Après la reconquête du Nord du Mali, la priorité de la France est la libération des otages principalement retenus dans la région de Kidal, selon l'écrivain et journaliste Serge Daniel.
 

 


Panneau placé par les islamistes à l'entrée de Tombouctou, 31 janvier 2013.
REUTERS/Benoit Tessier

 


SlateAfrique - Faut-il négocier avec les islamistes les plus radicaux notamment ceux d’Ansar Dine?

Serge Daniel - L’erreur qui a été commise est de penser qu’il y a des djihadistes radicaux, et des djihadistes modérés. Un djihadiste est un djihadiste, c’est à dire quelqu’un qui, pour l’application de la charia, prend les armes pour convaincre de gré ou de force les populations de contrées traversées ou visées. Si vous faites attention, Ansar Dine, le groupe dirigé par Iyad Ag Ghaly, n’a jamais publiquement condamné Aqmi. Le pacte entre les deux groupes était clair.

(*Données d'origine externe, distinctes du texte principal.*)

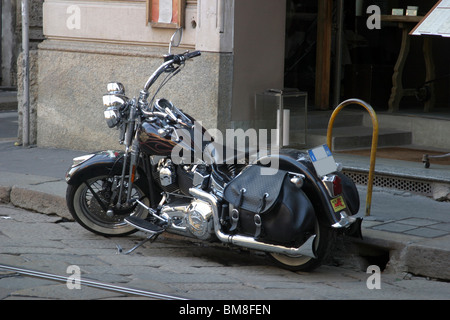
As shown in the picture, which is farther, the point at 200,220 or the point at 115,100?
the point at 115,100

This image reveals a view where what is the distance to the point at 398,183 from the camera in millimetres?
7625

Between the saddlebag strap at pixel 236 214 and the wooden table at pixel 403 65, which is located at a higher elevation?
the wooden table at pixel 403 65

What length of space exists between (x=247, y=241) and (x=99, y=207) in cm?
155

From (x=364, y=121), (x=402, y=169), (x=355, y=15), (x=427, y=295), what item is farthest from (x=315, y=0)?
(x=427, y=295)

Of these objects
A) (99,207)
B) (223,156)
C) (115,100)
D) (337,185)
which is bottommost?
(99,207)

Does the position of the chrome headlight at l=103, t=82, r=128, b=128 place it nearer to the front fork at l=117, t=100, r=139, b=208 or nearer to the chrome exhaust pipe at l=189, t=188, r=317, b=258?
the front fork at l=117, t=100, r=139, b=208

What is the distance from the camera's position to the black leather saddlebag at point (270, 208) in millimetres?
5199

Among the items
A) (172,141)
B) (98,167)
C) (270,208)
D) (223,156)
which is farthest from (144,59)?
(270,208)

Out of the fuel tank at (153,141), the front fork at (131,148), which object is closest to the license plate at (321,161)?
the fuel tank at (153,141)

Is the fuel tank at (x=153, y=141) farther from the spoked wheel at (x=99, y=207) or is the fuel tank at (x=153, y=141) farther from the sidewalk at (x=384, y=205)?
the sidewalk at (x=384, y=205)

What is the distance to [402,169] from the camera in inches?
304

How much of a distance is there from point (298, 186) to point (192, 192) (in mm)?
891

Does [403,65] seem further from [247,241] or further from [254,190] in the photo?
[247,241]

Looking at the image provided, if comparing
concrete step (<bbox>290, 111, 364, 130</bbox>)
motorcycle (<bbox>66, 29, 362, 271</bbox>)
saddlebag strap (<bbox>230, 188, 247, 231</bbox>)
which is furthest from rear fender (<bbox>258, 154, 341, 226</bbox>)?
concrete step (<bbox>290, 111, 364, 130</bbox>)
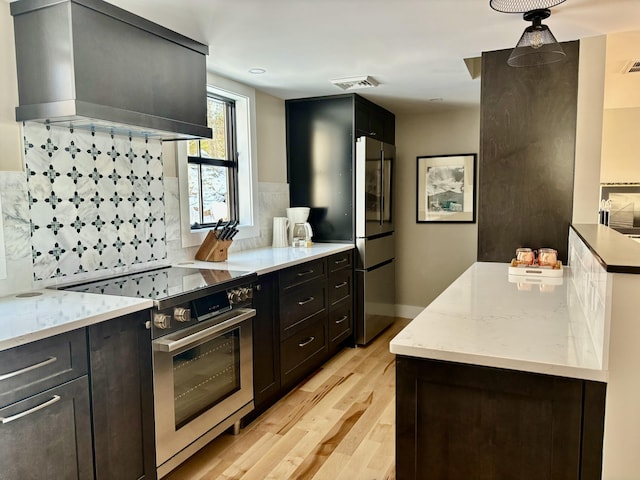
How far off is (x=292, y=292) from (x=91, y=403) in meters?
1.58

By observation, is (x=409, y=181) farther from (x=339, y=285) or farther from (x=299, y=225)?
(x=339, y=285)

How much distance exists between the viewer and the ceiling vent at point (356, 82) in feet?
11.5

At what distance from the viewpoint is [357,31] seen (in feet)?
8.26

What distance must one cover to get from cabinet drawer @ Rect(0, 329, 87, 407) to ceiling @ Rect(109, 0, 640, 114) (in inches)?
59.3

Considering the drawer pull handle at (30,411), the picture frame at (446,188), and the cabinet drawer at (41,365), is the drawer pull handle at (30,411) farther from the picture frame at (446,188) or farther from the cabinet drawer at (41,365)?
the picture frame at (446,188)

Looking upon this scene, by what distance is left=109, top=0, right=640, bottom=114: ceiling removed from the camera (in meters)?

Il n’y a pas de négociations possibles avec un djihadiste pour lui demander de déposer les armes. Pour exister, pour avoir la tête hors de l’eau, des anciens membres d’Ansar Dine ont créé le Mouvement islamique de l’Azawad (MIA).

«Il faut tendre la main à tous les groupes qui renoncent clairement au djihad»

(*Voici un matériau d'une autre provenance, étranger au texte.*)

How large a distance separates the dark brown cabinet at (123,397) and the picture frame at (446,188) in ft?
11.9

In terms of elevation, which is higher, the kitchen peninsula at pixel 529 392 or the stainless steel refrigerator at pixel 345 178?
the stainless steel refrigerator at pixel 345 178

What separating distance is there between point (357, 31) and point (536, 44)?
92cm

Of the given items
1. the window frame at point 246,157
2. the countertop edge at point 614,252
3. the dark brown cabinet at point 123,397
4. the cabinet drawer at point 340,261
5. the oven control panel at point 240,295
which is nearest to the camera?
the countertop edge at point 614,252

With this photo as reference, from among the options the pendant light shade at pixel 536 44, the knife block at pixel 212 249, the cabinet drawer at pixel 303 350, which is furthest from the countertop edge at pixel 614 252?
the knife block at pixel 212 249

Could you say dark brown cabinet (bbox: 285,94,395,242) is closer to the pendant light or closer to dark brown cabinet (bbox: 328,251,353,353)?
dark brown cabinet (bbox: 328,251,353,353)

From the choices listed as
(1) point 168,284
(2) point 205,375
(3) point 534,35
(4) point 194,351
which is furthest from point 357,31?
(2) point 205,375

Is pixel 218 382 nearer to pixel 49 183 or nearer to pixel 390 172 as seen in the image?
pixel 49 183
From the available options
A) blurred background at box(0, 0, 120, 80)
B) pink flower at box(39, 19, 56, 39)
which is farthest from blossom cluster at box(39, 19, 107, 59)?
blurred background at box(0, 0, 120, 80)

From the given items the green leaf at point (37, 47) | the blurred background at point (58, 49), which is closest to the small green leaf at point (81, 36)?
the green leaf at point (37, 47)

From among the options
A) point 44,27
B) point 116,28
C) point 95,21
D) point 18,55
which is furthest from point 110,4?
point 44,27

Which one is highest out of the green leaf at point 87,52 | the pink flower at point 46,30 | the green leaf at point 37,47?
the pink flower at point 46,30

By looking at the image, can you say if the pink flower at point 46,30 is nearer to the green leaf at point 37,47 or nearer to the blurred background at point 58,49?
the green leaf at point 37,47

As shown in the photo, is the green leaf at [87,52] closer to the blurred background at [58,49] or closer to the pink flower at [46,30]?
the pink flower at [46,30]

SlateAfrique - Faut-il négocier avec le MNLA?

Serge Daniel - Ce mouvement dès le départ a combattu l’armée malienne aux côté du mouvement qui allait officiellement devenir Ansar Dine, et parfois aux côté des djihadistes. Le MNLA avait une politique de communication et les djihadistes, une politique de conquête du terrain.

Et quand les djihadistes se sont sentis véritablement implantés, ils ont foutu dehors le MNLA qui est devenu un mouvement politique, toujours médiatique, mais plus militaire, n’ayant pas les hommes et le matériel qu’il faut. Comme tous les autres groupes armés qui évoluent dans le nord du Mali, le MNLA a été accusé de graves violations de droits de l’homme par des associations de défense des droits de l’homme.

Il faut à mon avis tendre la main à tous les groupes qui renoncent clairement au djihad et au terrorisme. Maintenant, la communauté touareg est diverse et variée.

Au nord-est du Mali, il faut compter avec les Touareg de la tribu des Iforas. Membres du résidu du groupe islamique Ansar Dine, du Mouvement national de libération de l'Azawad (MNLA, nouvelle version), et du Mouvement islamique de l'Azawad (MIA, dissidence d'Ansar Dine). Les Touaregs de la tribu des Iforas, ont investi tous les groupes armés dans leur région du nord-est du Mali, où l'une des priorités de la France reste la libération de ses ressortissants, retenus en otages par les djihadistes.


SlateAfrique - La démocratie a-t-elle déçu les Maliens?

Serge Daniel - Oui la démocratie a déçu les Maliens. En mars 1991, les Maliens se sont battus pour avoir la liberté et la démocratie, le multipartisme. Et 20 ans après des politiciens maliens renoncent à cette plage importante de liberté. En plus, ils n'ont fondamentalement rien changé aux conditions de vie du peuple.

«L'intervention au Nord-Mali va s'inscrire dans la durée»


SlateAfrique - Comment expliquer que la classe politique ait perdu sa légitimité auprès d’une partie de l’opinion malienne?

Serge Daniel - Je le disais plus haut, une grande partie de la classe politique malienne a perdu sa légitimité, à cause du fait qu’elle a accepté de rentrer en apnée à un moment donné au lieu de continuer le combat démocratique.


SlateAfrique - Comment les dirigeants politiques peuvent-ils retrouver rapidement une légitimité?

Serge Daniel - Tout dépendra de la suite des événements. On peut tenir des élections cette année si l’essentiel est fait: le sort des déplacés, des refugiés et l’occupation effective des zones libérées par l’armée et l’administration.


SlateAfrique - L’intervention française va-t-elle s’inscrire dans la durée? Le risque d’une évolution à l’afghane est-il réel?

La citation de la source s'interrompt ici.